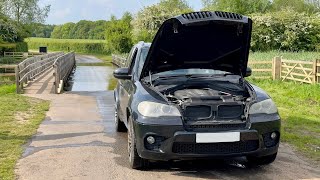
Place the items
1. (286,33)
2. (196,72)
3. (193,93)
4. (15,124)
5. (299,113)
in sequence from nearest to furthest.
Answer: (193,93) < (196,72) < (15,124) < (299,113) < (286,33)

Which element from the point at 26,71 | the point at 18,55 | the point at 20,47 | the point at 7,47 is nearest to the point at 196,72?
the point at 26,71

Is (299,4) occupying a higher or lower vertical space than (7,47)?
higher

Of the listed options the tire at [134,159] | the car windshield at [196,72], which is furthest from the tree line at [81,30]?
the tire at [134,159]

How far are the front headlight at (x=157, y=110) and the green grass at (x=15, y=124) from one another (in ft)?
5.73

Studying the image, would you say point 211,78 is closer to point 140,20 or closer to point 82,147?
point 82,147

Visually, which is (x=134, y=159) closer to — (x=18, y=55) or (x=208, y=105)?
(x=208, y=105)

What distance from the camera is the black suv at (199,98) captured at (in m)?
4.92

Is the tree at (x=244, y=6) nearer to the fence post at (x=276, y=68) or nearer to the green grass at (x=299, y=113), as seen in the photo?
the fence post at (x=276, y=68)

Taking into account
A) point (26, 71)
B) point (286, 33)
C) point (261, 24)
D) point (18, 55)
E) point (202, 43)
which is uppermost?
point (261, 24)

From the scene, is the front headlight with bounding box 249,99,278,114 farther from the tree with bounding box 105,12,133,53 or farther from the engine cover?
the tree with bounding box 105,12,133,53

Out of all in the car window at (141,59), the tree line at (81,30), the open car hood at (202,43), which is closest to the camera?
the open car hood at (202,43)

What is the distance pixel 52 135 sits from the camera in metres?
7.61

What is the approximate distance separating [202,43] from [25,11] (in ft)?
202

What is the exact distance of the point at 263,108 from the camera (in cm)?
522
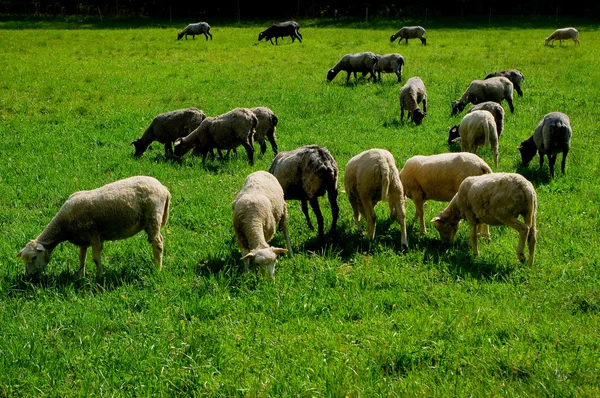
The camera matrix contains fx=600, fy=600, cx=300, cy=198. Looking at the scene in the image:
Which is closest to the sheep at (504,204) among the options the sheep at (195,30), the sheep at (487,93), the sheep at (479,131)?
the sheep at (479,131)

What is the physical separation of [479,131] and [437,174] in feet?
11.2

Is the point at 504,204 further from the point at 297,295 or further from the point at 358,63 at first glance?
the point at 358,63

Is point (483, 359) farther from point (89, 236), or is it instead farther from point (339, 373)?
point (89, 236)

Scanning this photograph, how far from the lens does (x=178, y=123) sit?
13.7 meters

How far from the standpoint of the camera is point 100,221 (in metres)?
7.23

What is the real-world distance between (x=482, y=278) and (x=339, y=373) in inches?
104

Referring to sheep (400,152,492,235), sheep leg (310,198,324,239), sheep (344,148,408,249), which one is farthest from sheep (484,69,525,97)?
sheep leg (310,198,324,239)

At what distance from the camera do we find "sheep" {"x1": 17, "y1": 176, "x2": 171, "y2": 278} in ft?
23.5

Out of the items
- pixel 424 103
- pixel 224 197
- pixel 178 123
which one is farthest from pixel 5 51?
pixel 224 197

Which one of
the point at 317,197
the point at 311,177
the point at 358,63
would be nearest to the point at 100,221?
the point at 311,177

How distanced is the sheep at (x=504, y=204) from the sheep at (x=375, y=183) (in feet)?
2.99

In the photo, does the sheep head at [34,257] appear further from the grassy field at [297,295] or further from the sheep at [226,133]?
the sheep at [226,133]

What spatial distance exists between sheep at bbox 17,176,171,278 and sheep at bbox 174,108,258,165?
5.05 metres

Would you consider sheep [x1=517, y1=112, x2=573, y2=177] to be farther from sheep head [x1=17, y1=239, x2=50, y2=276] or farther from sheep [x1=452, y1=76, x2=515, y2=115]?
sheep head [x1=17, y1=239, x2=50, y2=276]
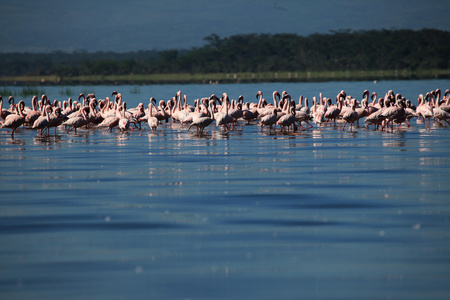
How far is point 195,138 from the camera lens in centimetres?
2422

####

Task objective: Without the pictures, write out every entry precisely as it appears.

Result of the task:
Place the items
1. (286,33)
2. (196,72)
3. (193,93)
4. (15,124)
5. (299,113)
in sequence from nearest to furthest.
Answer: (193,93) < (196,72) < (15,124) < (299,113) < (286,33)

Which element from the point at 26,71 | the point at 18,55 | the point at 20,47 | the point at 7,47 is nearest to the point at 196,72?
the point at 26,71

Is (299,4) occupying a higher or lower vertical space than (7,47)?
higher

Of the listed options the tire at [134,159] | the car windshield at [196,72], which is furthest from the tree line at [81,30]?
the tire at [134,159]

How far are the front headlight at (x=157, y=110) and the green grass at (x=15, y=124) from one another (in ft)?
5.73

Studying the image, would you say point 211,78 is closer to point 140,20 or closer to point 82,147?
point 82,147

Visually, which is (x=134, y=159) closer to — (x=18, y=55) or (x=208, y=105)?
(x=208, y=105)

What distance from the camera is the black suv at (199,98) captured at (in m)?
4.92

Is the tree at (x=244, y=6) nearer to the fence post at (x=276, y=68) or nearer to the green grass at (x=299, y=113), as seen in the photo?
the fence post at (x=276, y=68)

Taking into account
A) point (26, 71)
B) point (286, 33)
C) point (261, 24)
D) point (18, 55)
E) point (202, 43)
which is uppermost?
point (261, 24)

From the scene, is the front headlight with bounding box 249,99,278,114 farther from the tree with bounding box 105,12,133,53 or farther from the engine cover?
the tree with bounding box 105,12,133,53

Out of all in the car window at (141,59), the tree line at (81,30), the open car hood at (202,43), which is closest to the camera?
the open car hood at (202,43)

What is the distance pixel 52 135 sits from the camera in metres?
7.61

What is the approximate distance separating [202,43] from [25,11] (in ft)?
202

What is the exact distance of the point at 263,108 from the camera (in cm)?
522
The camera matrix contains fx=600, fy=600, cx=300, cy=198. Looking at the scene in the image:
Which is closest to the sheep at (504,204) among the options the sheep at (195,30), the sheep at (487,93), the sheep at (479,131)?
the sheep at (479,131)

What is the physical separation of [479,131] and [437,174] in feet?
11.2

Is the point at 504,204 further from the point at 297,295 or further from the point at 358,63 at first glance?
the point at 358,63

Is point (483, 359) farther from point (89, 236), or is it instead farther from point (339, 373)?
point (89, 236)

Scanning this photograph, how far from the lens does (x=178, y=123) sit?
13.7 meters

How far from the standpoint of the camera is point 100,221 (in metres)?
7.23

What is the real-world distance between (x=482, y=278) and (x=339, y=373) in inches?
104

Referring to sheep (400,152,492,235), sheep leg (310,198,324,239), sheep (344,148,408,249), which one is farthest from sheep (484,69,525,97)?
sheep leg (310,198,324,239)

At what distance from the camera do we find "sheep" {"x1": 17, "y1": 176, "x2": 171, "y2": 278} in ft?
23.5

Out of the items
- pixel 424 103
- pixel 224 197
- pixel 178 123
which one is farthest from pixel 5 51?
pixel 224 197

Which one of
the point at 317,197
the point at 311,177
the point at 358,63
would be nearest to the point at 100,221?
the point at 311,177

How distanced is the sheep at (x=504, y=204) from the sheep at (x=375, y=183) (in feet)?
2.99

In the photo, does the sheep head at [34,257] appear further from the grassy field at [297,295] or further from the sheep at [226,133]?
the sheep at [226,133]

What spatial distance exists between sheep at bbox 17,176,171,278 and sheep at bbox 174,108,258,165?
5.05 metres

Would you consider sheep [x1=517, y1=112, x2=573, y2=177] to be farther from sheep head [x1=17, y1=239, x2=50, y2=276] or farther from sheep [x1=452, y1=76, x2=515, y2=115]?
sheep head [x1=17, y1=239, x2=50, y2=276]
How far is point 195,138 from the camera lens in centimetres?
2422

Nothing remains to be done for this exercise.